_Aim of the task_.
An exact transcription of the listing, without its images, is what the answer must contain.

_Information shown_.
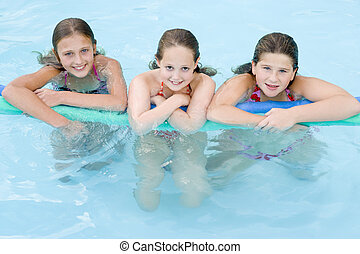Three young girl friends in swimming pool with pool noodle...
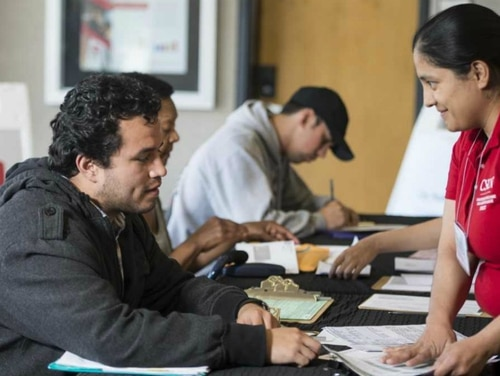 A student volunteer at California State University, Northridge's VITA Clinic helps a taxpayer with tax preparation at the David Nazarian College of Business and Economics. (Photo provided by CSUN)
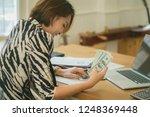 online payment man and woman ... | Shutterstock . vector #1248369448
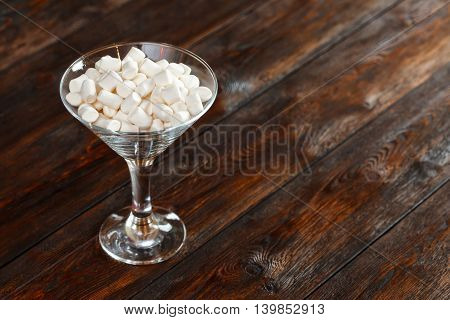 Glass With White Fluffy Marshmallows On Wooden Background, Copy Space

_Solution to this exercise_.
Three young girl friends in swimming pool with pool noodle...
 A student volunteer at California State University, Northridge's VITA Clinic helps a taxpayer with tax preparation at the David Nazarian College of Business and Economics. (Photo provided by CSUN)
 online payment man and woman ... | Shutterstock . vector #1248369448
 Glass With White Fluffy Marshmallows On Wooden Background, Copy Space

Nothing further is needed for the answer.